Logistic Regression Training: Gradient Descent
In the last video, we learned we could use a plane to automatically classify an image. In this video, we will learn how to determine the plane. We will use the dataset of images to train the classifier. When we have an unknown sample, we can classify the image.
Cost and Loss
Training is where you find the best learnable parameters of the decision boundary.
In this case, we will randomly select a set of learnable parameters, w and b, the superscript is the guess number. In this case, the decision boundary does a horrible job as it classifies all the images as cats.
The second decision boundary does better. Finally, this decision boundary performs the best.
First, we need a way to determine how good our decision boundary is. A loss function tells you how good your prediction is. The following loss is called the classification loss.

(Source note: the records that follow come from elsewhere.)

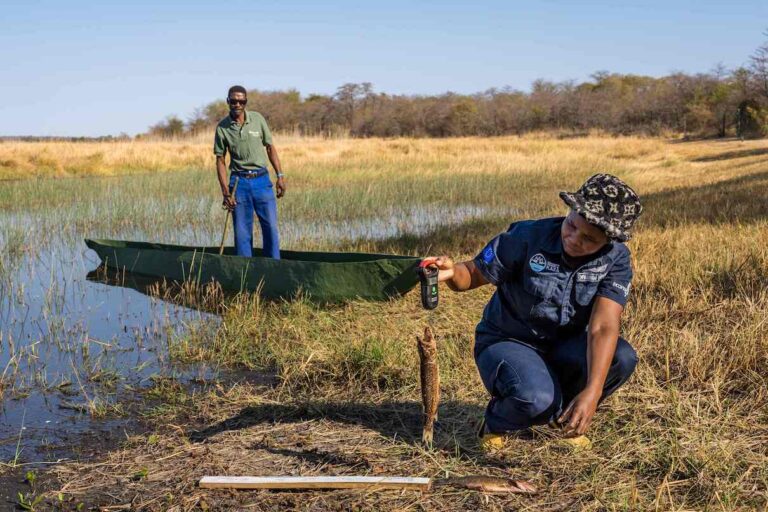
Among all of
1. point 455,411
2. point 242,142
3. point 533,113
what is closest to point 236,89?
point 242,142

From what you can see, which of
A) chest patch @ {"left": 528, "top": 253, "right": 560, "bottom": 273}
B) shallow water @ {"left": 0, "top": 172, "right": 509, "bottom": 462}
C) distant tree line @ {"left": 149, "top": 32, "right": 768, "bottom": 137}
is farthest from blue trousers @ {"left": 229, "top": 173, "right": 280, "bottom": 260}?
distant tree line @ {"left": 149, "top": 32, "right": 768, "bottom": 137}

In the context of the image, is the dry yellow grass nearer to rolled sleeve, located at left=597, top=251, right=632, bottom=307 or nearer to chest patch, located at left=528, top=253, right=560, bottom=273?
rolled sleeve, located at left=597, top=251, right=632, bottom=307

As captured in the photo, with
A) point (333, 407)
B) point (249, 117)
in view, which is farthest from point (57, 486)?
point (249, 117)

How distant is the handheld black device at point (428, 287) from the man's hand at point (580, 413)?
71 cm

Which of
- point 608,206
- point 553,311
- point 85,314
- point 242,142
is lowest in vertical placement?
point 85,314

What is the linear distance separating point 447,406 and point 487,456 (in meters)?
0.73

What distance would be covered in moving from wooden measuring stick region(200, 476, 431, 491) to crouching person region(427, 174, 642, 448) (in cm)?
54

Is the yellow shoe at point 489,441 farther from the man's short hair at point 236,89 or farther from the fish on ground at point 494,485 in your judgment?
the man's short hair at point 236,89

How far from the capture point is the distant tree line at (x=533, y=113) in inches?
1512

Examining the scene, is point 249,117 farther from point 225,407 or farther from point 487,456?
point 487,456

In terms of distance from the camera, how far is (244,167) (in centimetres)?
848

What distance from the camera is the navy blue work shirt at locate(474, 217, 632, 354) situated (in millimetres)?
3574

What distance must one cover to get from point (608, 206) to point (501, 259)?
0.59 metres

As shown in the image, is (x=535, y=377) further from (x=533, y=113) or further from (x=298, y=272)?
(x=533, y=113)
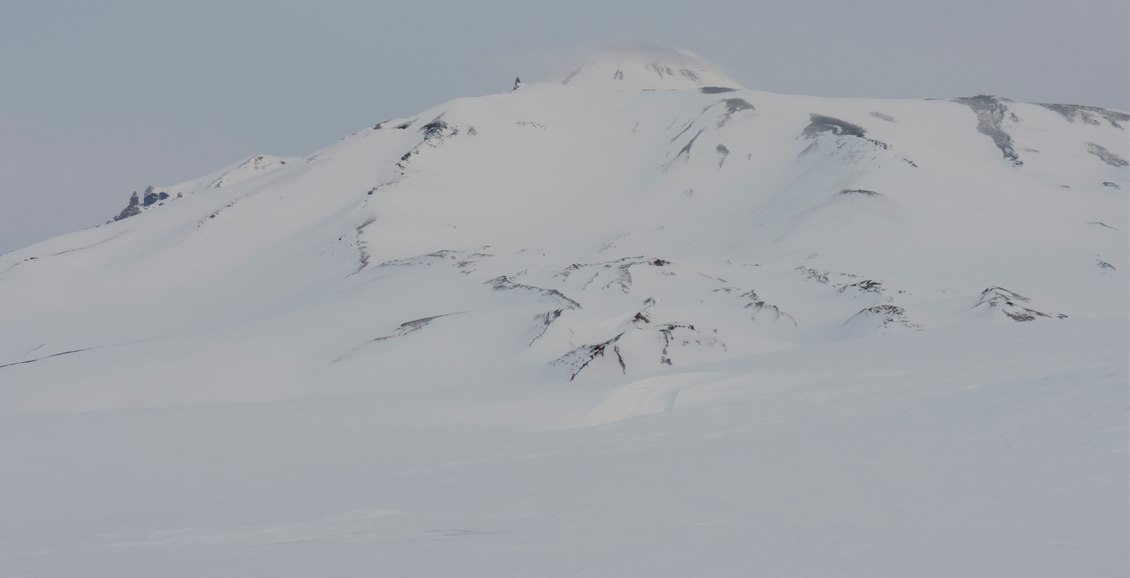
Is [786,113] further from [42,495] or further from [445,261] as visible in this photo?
[42,495]

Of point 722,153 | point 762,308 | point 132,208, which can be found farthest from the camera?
point 132,208

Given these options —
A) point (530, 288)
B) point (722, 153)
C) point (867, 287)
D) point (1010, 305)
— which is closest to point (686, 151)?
point (722, 153)

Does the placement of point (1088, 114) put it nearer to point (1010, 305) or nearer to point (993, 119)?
point (993, 119)

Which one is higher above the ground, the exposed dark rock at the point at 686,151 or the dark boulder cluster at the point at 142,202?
the exposed dark rock at the point at 686,151

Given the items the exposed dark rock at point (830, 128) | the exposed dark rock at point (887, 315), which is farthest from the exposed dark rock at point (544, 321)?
the exposed dark rock at point (830, 128)

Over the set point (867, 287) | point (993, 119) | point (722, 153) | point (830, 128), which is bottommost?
point (722, 153)

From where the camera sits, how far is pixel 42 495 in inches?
431

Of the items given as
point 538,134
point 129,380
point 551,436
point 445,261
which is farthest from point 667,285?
point 538,134

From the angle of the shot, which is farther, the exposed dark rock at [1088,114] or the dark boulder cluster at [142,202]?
the dark boulder cluster at [142,202]

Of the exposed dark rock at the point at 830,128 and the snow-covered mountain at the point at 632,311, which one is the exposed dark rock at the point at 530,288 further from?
the exposed dark rock at the point at 830,128

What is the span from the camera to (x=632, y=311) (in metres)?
38.7

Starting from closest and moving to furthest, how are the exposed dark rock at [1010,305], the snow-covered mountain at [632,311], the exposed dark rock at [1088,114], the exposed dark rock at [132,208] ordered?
the snow-covered mountain at [632,311] → the exposed dark rock at [1010,305] → the exposed dark rock at [1088,114] → the exposed dark rock at [132,208]

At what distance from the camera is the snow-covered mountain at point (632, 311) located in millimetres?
8523

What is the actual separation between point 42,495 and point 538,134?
8983 cm
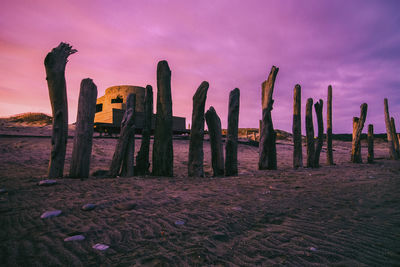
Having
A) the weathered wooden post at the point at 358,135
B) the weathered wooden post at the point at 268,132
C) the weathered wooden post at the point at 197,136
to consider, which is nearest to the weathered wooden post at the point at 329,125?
the weathered wooden post at the point at 358,135

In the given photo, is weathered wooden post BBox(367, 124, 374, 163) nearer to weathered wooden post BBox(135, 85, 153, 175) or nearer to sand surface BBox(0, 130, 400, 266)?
sand surface BBox(0, 130, 400, 266)

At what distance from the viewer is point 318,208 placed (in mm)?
2678

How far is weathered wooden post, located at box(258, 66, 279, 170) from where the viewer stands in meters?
5.84

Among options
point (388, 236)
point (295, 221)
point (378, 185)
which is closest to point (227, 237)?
point (295, 221)

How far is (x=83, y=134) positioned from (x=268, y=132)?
171 inches

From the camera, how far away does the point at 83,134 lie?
13.8ft

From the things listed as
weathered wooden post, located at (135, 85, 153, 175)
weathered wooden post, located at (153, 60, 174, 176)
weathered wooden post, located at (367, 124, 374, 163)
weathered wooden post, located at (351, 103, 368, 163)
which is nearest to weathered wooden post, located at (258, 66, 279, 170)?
weathered wooden post, located at (153, 60, 174, 176)

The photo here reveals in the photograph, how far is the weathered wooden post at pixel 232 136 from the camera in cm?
514

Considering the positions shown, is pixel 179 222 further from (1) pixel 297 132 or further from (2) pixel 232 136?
(1) pixel 297 132

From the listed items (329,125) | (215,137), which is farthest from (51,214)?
(329,125)

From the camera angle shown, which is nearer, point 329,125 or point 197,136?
point 197,136

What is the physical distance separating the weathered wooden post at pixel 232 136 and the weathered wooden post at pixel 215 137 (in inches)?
7.0

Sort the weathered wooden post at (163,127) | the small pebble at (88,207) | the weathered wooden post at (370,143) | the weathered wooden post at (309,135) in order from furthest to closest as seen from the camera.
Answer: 1. the weathered wooden post at (370,143)
2. the weathered wooden post at (309,135)
3. the weathered wooden post at (163,127)
4. the small pebble at (88,207)

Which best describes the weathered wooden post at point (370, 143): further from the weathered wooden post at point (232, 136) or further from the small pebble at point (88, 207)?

The first column will show the output of the loss function. Each time our prediction is correct, the loss function will output a zero. Each time our prediction is incorrect, the loss function will output a one.
The cost is the sum of the loss. The cost tells us how good our learnable parameters are doing on the dataset.
In this case, our model output y hat is incorrect, predicting a cat as a dog and a dog as a cat. In this case, our model output is correct, predicting a dog is a dog and a cat is a cat. For each incorrectly classified samples, the loss is one, increasing the cost. Correctly classified samples do not change the cost.
For this decision boundary, the cost is three.
For this decision boundary the cost is one.
For this decision boundary the cost is zero.
The cost is a function of the learnable parameters. We see a set of learnable parameters. The decision boundary misclassifies three points.
Changing the learnable parameters misclassifies the following points.
The final learnable parameters perform perfectly.
To simplify, let's look at the cost as a function of the bias parameter b. We can plot the cost with respect to learnable parameters. In this case, we plot the cost with respect to the bias parameter b.
Let's see the relationship between cost and the decision boundary. We see the first line misclassifies the following points, thus the value of the cost for this value of b is three.
The second misclassifies the following two points, hence the value of the cost is two.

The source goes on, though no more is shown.